Product-related AI needs to negotiate the specific working domain of their functionality. Here there is a far more direct relationship between the client needs and what AI can offer. Undoubtedly driven by comfort, convenience and pragmatic needs, they also pry on us based on their seduction.

In the medical domain, a lot can be said in praise of advanced robotic surgical procedures, cutting-edge diagnostics and finely titrated drug development that are benefiting from AI. The recent Neuralink wireless chip cranial implant, which is successfully giving wireless internet access to a physically impaired patient, is commendable.

It comes of course with its package of concerns, on hacking, and privacy. The reported use of AI in the formulation of advanced medications promises to substantially enhance pharmaceutical options.

On balance, while it is a reality that Lawmakers across the globe are wary and exceedingly conscious of the potential of AI, they face a daunting challenge. AI due to its rate of development and mutation is exceedingly difficult to define, ring fence, and hold accountable.

There is an enormous draw towards, as well as a huge curated appeal to the populace.
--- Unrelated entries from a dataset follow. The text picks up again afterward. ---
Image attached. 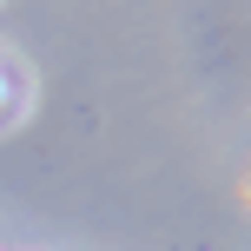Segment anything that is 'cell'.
<instances>
[{
	"mask_svg": "<svg viewBox=\"0 0 251 251\" xmlns=\"http://www.w3.org/2000/svg\"><path fill=\"white\" fill-rule=\"evenodd\" d=\"M0 113H7V73H0Z\"/></svg>",
	"mask_w": 251,
	"mask_h": 251,
	"instance_id": "6da1fadb",
	"label": "cell"
}]
</instances>
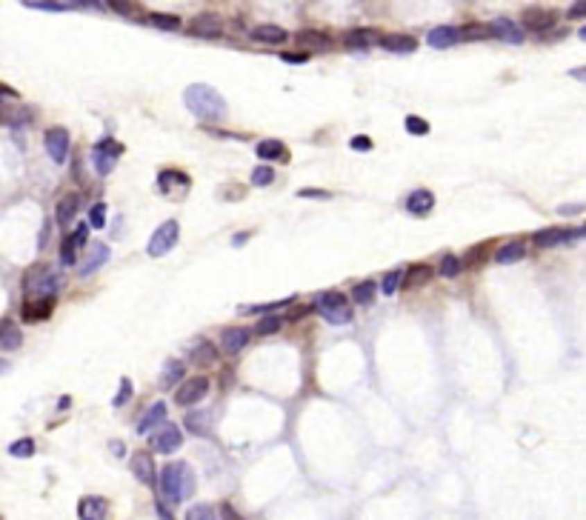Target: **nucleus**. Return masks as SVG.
I'll use <instances>...</instances> for the list:
<instances>
[{
	"mask_svg": "<svg viewBox=\"0 0 586 520\" xmlns=\"http://www.w3.org/2000/svg\"><path fill=\"white\" fill-rule=\"evenodd\" d=\"M183 103L195 117H200V121H223L229 114V103L223 101V94L215 86H206V83L186 86Z\"/></svg>",
	"mask_w": 586,
	"mask_h": 520,
	"instance_id": "f257e3e1",
	"label": "nucleus"
},
{
	"mask_svg": "<svg viewBox=\"0 0 586 520\" xmlns=\"http://www.w3.org/2000/svg\"><path fill=\"white\" fill-rule=\"evenodd\" d=\"M160 489H163V498H166L169 503H183L186 498H192V494H195L192 466L189 463H169V466H163Z\"/></svg>",
	"mask_w": 586,
	"mask_h": 520,
	"instance_id": "f03ea898",
	"label": "nucleus"
},
{
	"mask_svg": "<svg viewBox=\"0 0 586 520\" xmlns=\"http://www.w3.org/2000/svg\"><path fill=\"white\" fill-rule=\"evenodd\" d=\"M58 286H60V277L52 275V269L46 263H37V266H32L26 275H23V292H26V295L40 292V297H49Z\"/></svg>",
	"mask_w": 586,
	"mask_h": 520,
	"instance_id": "7ed1b4c3",
	"label": "nucleus"
},
{
	"mask_svg": "<svg viewBox=\"0 0 586 520\" xmlns=\"http://www.w3.org/2000/svg\"><path fill=\"white\" fill-rule=\"evenodd\" d=\"M178 241H180V226H178V220H166V223H160V226L155 229V234L149 238L146 252H149L152 257H163V254H169V252L178 246Z\"/></svg>",
	"mask_w": 586,
	"mask_h": 520,
	"instance_id": "20e7f679",
	"label": "nucleus"
},
{
	"mask_svg": "<svg viewBox=\"0 0 586 520\" xmlns=\"http://www.w3.org/2000/svg\"><path fill=\"white\" fill-rule=\"evenodd\" d=\"M121 155H123V146L117 144L114 137H103V140H98V144L92 146V163H95V169L101 175H109L114 169V160Z\"/></svg>",
	"mask_w": 586,
	"mask_h": 520,
	"instance_id": "39448f33",
	"label": "nucleus"
},
{
	"mask_svg": "<svg viewBox=\"0 0 586 520\" xmlns=\"http://www.w3.org/2000/svg\"><path fill=\"white\" fill-rule=\"evenodd\" d=\"M575 238H586V229H567V226H549V229H541L532 234L535 246L541 249H549V246H560V243H569Z\"/></svg>",
	"mask_w": 586,
	"mask_h": 520,
	"instance_id": "423d86ee",
	"label": "nucleus"
},
{
	"mask_svg": "<svg viewBox=\"0 0 586 520\" xmlns=\"http://www.w3.org/2000/svg\"><path fill=\"white\" fill-rule=\"evenodd\" d=\"M43 144H46V152H49V157L55 163H66V157H69V129H63V126L46 129Z\"/></svg>",
	"mask_w": 586,
	"mask_h": 520,
	"instance_id": "0eeeda50",
	"label": "nucleus"
},
{
	"mask_svg": "<svg viewBox=\"0 0 586 520\" xmlns=\"http://www.w3.org/2000/svg\"><path fill=\"white\" fill-rule=\"evenodd\" d=\"M206 392H209L206 377H189V381H183V386L178 389L175 400H178V406H195L206 397Z\"/></svg>",
	"mask_w": 586,
	"mask_h": 520,
	"instance_id": "6e6552de",
	"label": "nucleus"
},
{
	"mask_svg": "<svg viewBox=\"0 0 586 520\" xmlns=\"http://www.w3.org/2000/svg\"><path fill=\"white\" fill-rule=\"evenodd\" d=\"M189 32L195 37H221L223 35V20L215 15V12H203V15H195L189 20Z\"/></svg>",
	"mask_w": 586,
	"mask_h": 520,
	"instance_id": "1a4fd4ad",
	"label": "nucleus"
},
{
	"mask_svg": "<svg viewBox=\"0 0 586 520\" xmlns=\"http://www.w3.org/2000/svg\"><path fill=\"white\" fill-rule=\"evenodd\" d=\"M180 443H183V435H180V429L175 426V423H163L160 432L152 435V446H155V452H160V455H172Z\"/></svg>",
	"mask_w": 586,
	"mask_h": 520,
	"instance_id": "9d476101",
	"label": "nucleus"
},
{
	"mask_svg": "<svg viewBox=\"0 0 586 520\" xmlns=\"http://www.w3.org/2000/svg\"><path fill=\"white\" fill-rule=\"evenodd\" d=\"M52 309H55V295L23 303L20 315H23V320H26V323H37V320H46V318H49V315H52Z\"/></svg>",
	"mask_w": 586,
	"mask_h": 520,
	"instance_id": "9b49d317",
	"label": "nucleus"
},
{
	"mask_svg": "<svg viewBox=\"0 0 586 520\" xmlns=\"http://www.w3.org/2000/svg\"><path fill=\"white\" fill-rule=\"evenodd\" d=\"M555 12H549V9H537V6H532V9H524V26L529 29V32H549L552 26H555Z\"/></svg>",
	"mask_w": 586,
	"mask_h": 520,
	"instance_id": "f8f14e48",
	"label": "nucleus"
},
{
	"mask_svg": "<svg viewBox=\"0 0 586 520\" xmlns=\"http://www.w3.org/2000/svg\"><path fill=\"white\" fill-rule=\"evenodd\" d=\"M78 514H80V520H106L109 503H106V498H101V494H89V498H80Z\"/></svg>",
	"mask_w": 586,
	"mask_h": 520,
	"instance_id": "ddd939ff",
	"label": "nucleus"
},
{
	"mask_svg": "<svg viewBox=\"0 0 586 520\" xmlns=\"http://www.w3.org/2000/svg\"><path fill=\"white\" fill-rule=\"evenodd\" d=\"M489 35H495L498 40H506V43H521L524 40V32L515 20L509 17H495L489 23Z\"/></svg>",
	"mask_w": 586,
	"mask_h": 520,
	"instance_id": "4468645a",
	"label": "nucleus"
},
{
	"mask_svg": "<svg viewBox=\"0 0 586 520\" xmlns=\"http://www.w3.org/2000/svg\"><path fill=\"white\" fill-rule=\"evenodd\" d=\"M132 475L144 486H155V460H152L149 452H135L132 455Z\"/></svg>",
	"mask_w": 586,
	"mask_h": 520,
	"instance_id": "2eb2a0df",
	"label": "nucleus"
},
{
	"mask_svg": "<svg viewBox=\"0 0 586 520\" xmlns=\"http://www.w3.org/2000/svg\"><path fill=\"white\" fill-rule=\"evenodd\" d=\"M166 415H169V409H166V404H163V400H157L155 406H149L146 409V415L137 420V426H135V432L137 435H149L155 426H160L163 420H166Z\"/></svg>",
	"mask_w": 586,
	"mask_h": 520,
	"instance_id": "dca6fc26",
	"label": "nucleus"
},
{
	"mask_svg": "<svg viewBox=\"0 0 586 520\" xmlns=\"http://www.w3.org/2000/svg\"><path fill=\"white\" fill-rule=\"evenodd\" d=\"M252 40H257V43H269V46H280V43L289 40V32L280 29V26H275V23H261V26L252 29Z\"/></svg>",
	"mask_w": 586,
	"mask_h": 520,
	"instance_id": "f3484780",
	"label": "nucleus"
},
{
	"mask_svg": "<svg viewBox=\"0 0 586 520\" xmlns=\"http://www.w3.org/2000/svg\"><path fill=\"white\" fill-rule=\"evenodd\" d=\"M406 209L412 211V215H429V211L435 209V195L429 192V189H415V192H409V198H406Z\"/></svg>",
	"mask_w": 586,
	"mask_h": 520,
	"instance_id": "a211bd4d",
	"label": "nucleus"
},
{
	"mask_svg": "<svg viewBox=\"0 0 586 520\" xmlns=\"http://www.w3.org/2000/svg\"><path fill=\"white\" fill-rule=\"evenodd\" d=\"M295 43L300 46V49H309V52H329L332 49V40L323 32H298Z\"/></svg>",
	"mask_w": 586,
	"mask_h": 520,
	"instance_id": "6ab92c4d",
	"label": "nucleus"
},
{
	"mask_svg": "<svg viewBox=\"0 0 586 520\" xmlns=\"http://www.w3.org/2000/svg\"><path fill=\"white\" fill-rule=\"evenodd\" d=\"M460 40V29L455 26H435L429 35H426V43L432 46V49H449L452 43Z\"/></svg>",
	"mask_w": 586,
	"mask_h": 520,
	"instance_id": "aec40b11",
	"label": "nucleus"
},
{
	"mask_svg": "<svg viewBox=\"0 0 586 520\" xmlns=\"http://www.w3.org/2000/svg\"><path fill=\"white\" fill-rule=\"evenodd\" d=\"M381 46L395 55H412L417 49V40L412 35H386V37H381Z\"/></svg>",
	"mask_w": 586,
	"mask_h": 520,
	"instance_id": "412c9836",
	"label": "nucleus"
},
{
	"mask_svg": "<svg viewBox=\"0 0 586 520\" xmlns=\"http://www.w3.org/2000/svg\"><path fill=\"white\" fill-rule=\"evenodd\" d=\"M175 186L180 189V192H186V189H189V177H186L183 172H178V169H163L157 175V189L163 195H172Z\"/></svg>",
	"mask_w": 586,
	"mask_h": 520,
	"instance_id": "4be33fe9",
	"label": "nucleus"
},
{
	"mask_svg": "<svg viewBox=\"0 0 586 520\" xmlns=\"http://www.w3.org/2000/svg\"><path fill=\"white\" fill-rule=\"evenodd\" d=\"M526 257V243L524 241H509L495 252V263L509 266V263H518V260Z\"/></svg>",
	"mask_w": 586,
	"mask_h": 520,
	"instance_id": "5701e85b",
	"label": "nucleus"
},
{
	"mask_svg": "<svg viewBox=\"0 0 586 520\" xmlns=\"http://www.w3.org/2000/svg\"><path fill=\"white\" fill-rule=\"evenodd\" d=\"M78 209H80V195H66L60 203H58V211H55V218H58V226H63V229H69V223L75 220V215H78Z\"/></svg>",
	"mask_w": 586,
	"mask_h": 520,
	"instance_id": "b1692460",
	"label": "nucleus"
},
{
	"mask_svg": "<svg viewBox=\"0 0 586 520\" xmlns=\"http://www.w3.org/2000/svg\"><path fill=\"white\" fill-rule=\"evenodd\" d=\"M249 343V329H226L221 335V349L226 354H238Z\"/></svg>",
	"mask_w": 586,
	"mask_h": 520,
	"instance_id": "393cba45",
	"label": "nucleus"
},
{
	"mask_svg": "<svg viewBox=\"0 0 586 520\" xmlns=\"http://www.w3.org/2000/svg\"><path fill=\"white\" fill-rule=\"evenodd\" d=\"M109 246L106 243H101V241H95L92 243V252H89V257H86V266L80 269V277H86V275H92V272H98L106 260H109Z\"/></svg>",
	"mask_w": 586,
	"mask_h": 520,
	"instance_id": "a878e982",
	"label": "nucleus"
},
{
	"mask_svg": "<svg viewBox=\"0 0 586 520\" xmlns=\"http://www.w3.org/2000/svg\"><path fill=\"white\" fill-rule=\"evenodd\" d=\"M183 374H186V363L169 358L166 366H163V372H160V389H172V386H178V383L183 381Z\"/></svg>",
	"mask_w": 586,
	"mask_h": 520,
	"instance_id": "bb28decb",
	"label": "nucleus"
},
{
	"mask_svg": "<svg viewBox=\"0 0 586 520\" xmlns=\"http://www.w3.org/2000/svg\"><path fill=\"white\" fill-rule=\"evenodd\" d=\"M432 275H435L432 266H426V263H415V266L404 275V286H406V289H420V286H426V283L432 280Z\"/></svg>",
	"mask_w": 586,
	"mask_h": 520,
	"instance_id": "cd10ccee",
	"label": "nucleus"
},
{
	"mask_svg": "<svg viewBox=\"0 0 586 520\" xmlns=\"http://www.w3.org/2000/svg\"><path fill=\"white\" fill-rule=\"evenodd\" d=\"M20 343H23V332H20V329L12 320L0 323V349H3V352H15Z\"/></svg>",
	"mask_w": 586,
	"mask_h": 520,
	"instance_id": "c85d7f7f",
	"label": "nucleus"
},
{
	"mask_svg": "<svg viewBox=\"0 0 586 520\" xmlns=\"http://www.w3.org/2000/svg\"><path fill=\"white\" fill-rule=\"evenodd\" d=\"M255 152H257V157H261V160H275V157H277V160H286V157H289V155H286V146L280 144V140H272V137H269V140H261Z\"/></svg>",
	"mask_w": 586,
	"mask_h": 520,
	"instance_id": "c756f323",
	"label": "nucleus"
},
{
	"mask_svg": "<svg viewBox=\"0 0 586 520\" xmlns=\"http://www.w3.org/2000/svg\"><path fill=\"white\" fill-rule=\"evenodd\" d=\"M338 309H349V300L343 292H323L318 300V312H338Z\"/></svg>",
	"mask_w": 586,
	"mask_h": 520,
	"instance_id": "7c9ffc66",
	"label": "nucleus"
},
{
	"mask_svg": "<svg viewBox=\"0 0 586 520\" xmlns=\"http://www.w3.org/2000/svg\"><path fill=\"white\" fill-rule=\"evenodd\" d=\"M215 361H218V349H215V343L200 340V343L192 349V363H195V366H209V363H215Z\"/></svg>",
	"mask_w": 586,
	"mask_h": 520,
	"instance_id": "2f4dec72",
	"label": "nucleus"
},
{
	"mask_svg": "<svg viewBox=\"0 0 586 520\" xmlns=\"http://www.w3.org/2000/svg\"><path fill=\"white\" fill-rule=\"evenodd\" d=\"M374 32H366V29H355V32H349L346 35V49H355V52H369V46H372V37Z\"/></svg>",
	"mask_w": 586,
	"mask_h": 520,
	"instance_id": "473e14b6",
	"label": "nucleus"
},
{
	"mask_svg": "<svg viewBox=\"0 0 586 520\" xmlns=\"http://www.w3.org/2000/svg\"><path fill=\"white\" fill-rule=\"evenodd\" d=\"M374 295H378V286H374L372 280H363V283H358V286L352 289V300L361 303V306H372Z\"/></svg>",
	"mask_w": 586,
	"mask_h": 520,
	"instance_id": "72a5a7b5",
	"label": "nucleus"
},
{
	"mask_svg": "<svg viewBox=\"0 0 586 520\" xmlns=\"http://www.w3.org/2000/svg\"><path fill=\"white\" fill-rule=\"evenodd\" d=\"M26 121H32V112L29 109H23V106L20 109H12V103H3V123L6 126L15 129V126H23Z\"/></svg>",
	"mask_w": 586,
	"mask_h": 520,
	"instance_id": "f704fd0d",
	"label": "nucleus"
},
{
	"mask_svg": "<svg viewBox=\"0 0 586 520\" xmlns=\"http://www.w3.org/2000/svg\"><path fill=\"white\" fill-rule=\"evenodd\" d=\"M209 420H212V417H209L206 412H189L186 420H183V426L189 429L192 435H206L209 432Z\"/></svg>",
	"mask_w": 586,
	"mask_h": 520,
	"instance_id": "c9c22d12",
	"label": "nucleus"
},
{
	"mask_svg": "<svg viewBox=\"0 0 586 520\" xmlns=\"http://www.w3.org/2000/svg\"><path fill=\"white\" fill-rule=\"evenodd\" d=\"M23 6L29 9H40V12H66L72 6H86V3H55V0H23ZM98 6V3H95Z\"/></svg>",
	"mask_w": 586,
	"mask_h": 520,
	"instance_id": "e433bc0d",
	"label": "nucleus"
},
{
	"mask_svg": "<svg viewBox=\"0 0 586 520\" xmlns=\"http://www.w3.org/2000/svg\"><path fill=\"white\" fill-rule=\"evenodd\" d=\"M460 269H463V260H460V257H455V254H443L440 266H438V275L447 277V280H452V277H458Z\"/></svg>",
	"mask_w": 586,
	"mask_h": 520,
	"instance_id": "4c0bfd02",
	"label": "nucleus"
},
{
	"mask_svg": "<svg viewBox=\"0 0 586 520\" xmlns=\"http://www.w3.org/2000/svg\"><path fill=\"white\" fill-rule=\"evenodd\" d=\"M78 249H80V243H78L75 234H72V238H66L63 246H60V263L63 266H75L78 263Z\"/></svg>",
	"mask_w": 586,
	"mask_h": 520,
	"instance_id": "58836bf2",
	"label": "nucleus"
},
{
	"mask_svg": "<svg viewBox=\"0 0 586 520\" xmlns=\"http://www.w3.org/2000/svg\"><path fill=\"white\" fill-rule=\"evenodd\" d=\"M146 23H149V26H155V29H166V32L180 29V17L178 15H149Z\"/></svg>",
	"mask_w": 586,
	"mask_h": 520,
	"instance_id": "ea45409f",
	"label": "nucleus"
},
{
	"mask_svg": "<svg viewBox=\"0 0 586 520\" xmlns=\"http://www.w3.org/2000/svg\"><path fill=\"white\" fill-rule=\"evenodd\" d=\"M289 303H295V297H284V300H277V303H264V306H243L241 315H264V312H272L275 315V309H280V306H289Z\"/></svg>",
	"mask_w": 586,
	"mask_h": 520,
	"instance_id": "a19ab883",
	"label": "nucleus"
},
{
	"mask_svg": "<svg viewBox=\"0 0 586 520\" xmlns=\"http://www.w3.org/2000/svg\"><path fill=\"white\" fill-rule=\"evenodd\" d=\"M280 326H284V320H280L277 315H266V318L257 320L255 332H257V335H275V332H280Z\"/></svg>",
	"mask_w": 586,
	"mask_h": 520,
	"instance_id": "79ce46f5",
	"label": "nucleus"
},
{
	"mask_svg": "<svg viewBox=\"0 0 586 520\" xmlns=\"http://www.w3.org/2000/svg\"><path fill=\"white\" fill-rule=\"evenodd\" d=\"M9 455L12 458H32L35 455V440L32 437H20L9 446Z\"/></svg>",
	"mask_w": 586,
	"mask_h": 520,
	"instance_id": "37998d69",
	"label": "nucleus"
},
{
	"mask_svg": "<svg viewBox=\"0 0 586 520\" xmlns=\"http://www.w3.org/2000/svg\"><path fill=\"white\" fill-rule=\"evenodd\" d=\"M401 283H404V272L401 269H392V272H386V277L381 283V292L384 295H395L397 289H401Z\"/></svg>",
	"mask_w": 586,
	"mask_h": 520,
	"instance_id": "c03bdc74",
	"label": "nucleus"
},
{
	"mask_svg": "<svg viewBox=\"0 0 586 520\" xmlns=\"http://www.w3.org/2000/svg\"><path fill=\"white\" fill-rule=\"evenodd\" d=\"M272 180H275V169H269V166H255L252 177H249L252 186H269Z\"/></svg>",
	"mask_w": 586,
	"mask_h": 520,
	"instance_id": "a18cd8bd",
	"label": "nucleus"
},
{
	"mask_svg": "<svg viewBox=\"0 0 586 520\" xmlns=\"http://www.w3.org/2000/svg\"><path fill=\"white\" fill-rule=\"evenodd\" d=\"M89 226L92 229H103L106 226V203H95L89 209Z\"/></svg>",
	"mask_w": 586,
	"mask_h": 520,
	"instance_id": "49530a36",
	"label": "nucleus"
},
{
	"mask_svg": "<svg viewBox=\"0 0 586 520\" xmlns=\"http://www.w3.org/2000/svg\"><path fill=\"white\" fill-rule=\"evenodd\" d=\"M186 520H218V514H215L212 506L200 503V506H192L189 512H186Z\"/></svg>",
	"mask_w": 586,
	"mask_h": 520,
	"instance_id": "de8ad7c7",
	"label": "nucleus"
},
{
	"mask_svg": "<svg viewBox=\"0 0 586 520\" xmlns=\"http://www.w3.org/2000/svg\"><path fill=\"white\" fill-rule=\"evenodd\" d=\"M406 132H409V135H429V123L424 121V117L409 114V117H406Z\"/></svg>",
	"mask_w": 586,
	"mask_h": 520,
	"instance_id": "09e8293b",
	"label": "nucleus"
},
{
	"mask_svg": "<svg viewBox=\"0 0 586 520\" xmlns=\"http://www.w3.org/2000/svg\"><path fill=\"white\" fill-rule=\"evenodd\" d=\"M129 397H132V381H129V377H123V381H121V392L114 395L112 404H114V406H123Z\"/></svg>",
	"mask_w": 586,
	"mask_h": 520,
	"instance_id": "8fccbe9b",
	"label": "nucleus"
},
{
	"mask_svg": "<svg viewBox=\"0 0 586 520\" xmlns=\"http://www.w3.org/2000/svg\"><path fill=\"white\" fill-rule=\"evenodd\" d=\"M349 146L355 149V152H369L372 149V137H366V135H355L349 140Z\"/></svg>",
	"mask_w": 586,
	"mask_h": 520,
	"instance_id": "3c124183",
	"label": "nucleus"
},
{
	"mask_svg": "<svg viewBox=\"0 0 586 520\" xmlns=\"http://www.w3.org/2000/svg\"><path fill=\"white\" fill-rule=\"evenodd\" d=\"M489 32V26H466V29H460V37L463 40H475V37H483Z\"/></svg>",
	"mask_w": 586,
	"mask_h": 520,
	"instance_id": "603ef678",
	"label": "nucleus"
},
{
	"mask_svg": "<svg viewBox=\"0 0 586 520\" xmlns=\"http://www.w3.org/2000/svg\"><path fill=\"white\" fill-rule=\"evenodd\" d=\"M483 254H486V246H472V249L466 252L463 263H475V260H483Z\"/></svg>",
	"mask_w": 586,
	"mask_h": 520,
	"instance_id": "864d4df0",
	"label": "nucleus"
},
{
	"mask_svg": "<svg viewBox=\"0 0 586 520\" xmlns=\"http://www.w3.org/2000/svg\"><path fill=\"white\" fill-rule=\"evenodd\" d=\"M298 198H323V200H329L332 195H329V192H323V189H300Z\"/></svg>",
	"mask_w": 586,
	"mask_h": 520,
	"instance_id": "5fc2aeb1",
	"label": "nucleus"
},
{
	"mask_svg": "<svg viewBox=\"0 0 586 520\" xmlns=\"http://www.w3.org/2000/svg\"><path fill=\"white\" fill-rule=\"evenodd\" d=\"M583 209H586V203H564L558 211L560 215H578V211H583Z\"/></svg>",
	"mask_w": 586,
	"mask_h": 520,
	"instance_id": "6e6d98bb",
	"label": "nucleus"
},
{
	"mask_svg": "<svg viewBox=\"0 0 586 520\" xmlns=\"http://www.w3.org/2000/svg\"><path fill=\"white\" fill-rule=\"evenodd\" d=\"M221 517H223V520H243V517H241L238 512H234L229 503H223V506H221Z\"/></svg>",
	"mask_w": 586,
	"mask_h": 520,
	"instance_id": "4d7b16f0",
	"label": "nucleus"
},
{
	"mask_svg": "<svg viewBox=\"0 0 586 520\" xmlns=\"http://www.w3.org/2000/svg\"><path fill=\"white\" fill-rule=\"evenodd\" d=\"M567 15H569V17H586V3H572Z\"/></svg>",
	"mask_w": 586,
	"mask_h": 520,
	"instance_id": "13d9d810",
	"label": "nucleus"
},
{
	"mask_svg": "<svg viewBox=\"0 0 586 520\" xmlns=\"http://www.w3.org/2000/svg\"><path fill=\"white\" fill-rule=\"evenodd\" d=\"M569 78H572V80H580V83H586V66H578V69H572V72H569Z\"/></svg>",
	"mask_w": 586,
	"mask_h": 520,
	"instance_id": "bf43d9fd",
	"label": "nucleus"
},
{
	"mask_svg": "<svg viewBox=\"0 0 586 520\" xmlns=\"http://www.w3.org/2000/svg\"><path fill=\"white\" fill-rule=\"evenodd\" d=\"M109 9H117V12H123V15L135 12V6H129V3H117V0H112V3H109Z\"/></svg>",
	"mask_w": 586,
	"mask_h": 520,
	"instance_id": "052dcab7",
	"label": "nucleus"
},
{
	"mask_svg": "<svg viewBox=\"0 0 586 520\" xmlns=\"http://www.w3.org/2000/svg\"><path fill=\"white\" fill-rule=\"evenodd\" d=\"M280 58H284L286 63H307V60H309L307 55H289V52H286V55H280Z\"/></svg>",
	"mask_w": 586,
	"mask_h": 520,
	"instance_id": "680f3d73",
	"label": "nucleus"
},
{
	"mask_svg": "<svg viewBox=\"0 0 586 520\" xmlns=\"http://www.w3.org/2000/svg\"><path fill=\"white\" fill-rule=\"evenodd\" d=\"M155 512H157V517H160V520H172V514H169V509H166V506H163L160 501H157V506H155Z\"/></svg>",
	"mask_w": 586,
	"mask_h": 520,
	"instance_id": "e2e57ef3",
	"label": "nucleus"
},
{
	"mask_svg": "<svg viewBox=\"0 0 586 520\" xmlns=\"http://www.w3.org/2000/svg\"><path fill=\"white\" fill-rule=\"evenodd\" d=\"M112 452H114V455H123V443L114 440V443H112Z\"/></svg>",
	"mask_w": 586,
	"mask_h": 520,
	"instance_id": "0e129e2a",
	"label": "nucleus"
},
{
	"mask_svg": "<svg viewBox=\"0 0 586 520\" xmlns=\"http://www.w3.org/2000/svg\"><path fill=\"white\" fill-rule=\"evenodd\" d=\"M580 40H586V26H583V29H580Z\"/></svg>",
	"mask_w": 586,
	"mask_h": 520,
	"instance_id": "69168bd1",
	"label": "nucleus"
}]
</instances>
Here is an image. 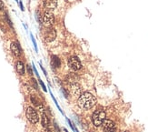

Laws and advisories run the risk of stifling an industry that is financially significant, as well as infringing privacy and personal rights.

AI captains are well aware of this and have mastered the ability to position products in ‘deep grey seas and amid swirling currents’. Ultimately, it is the individual sentient and rational intellect which will be the final frontier for AI.

Lt Gen Sanjiv Langer PVSM, AVSM, is a former Member Armed Forces Tribunal, and former Deputy Chief Integrated Defence Staff. Views expressed here are the writer's own.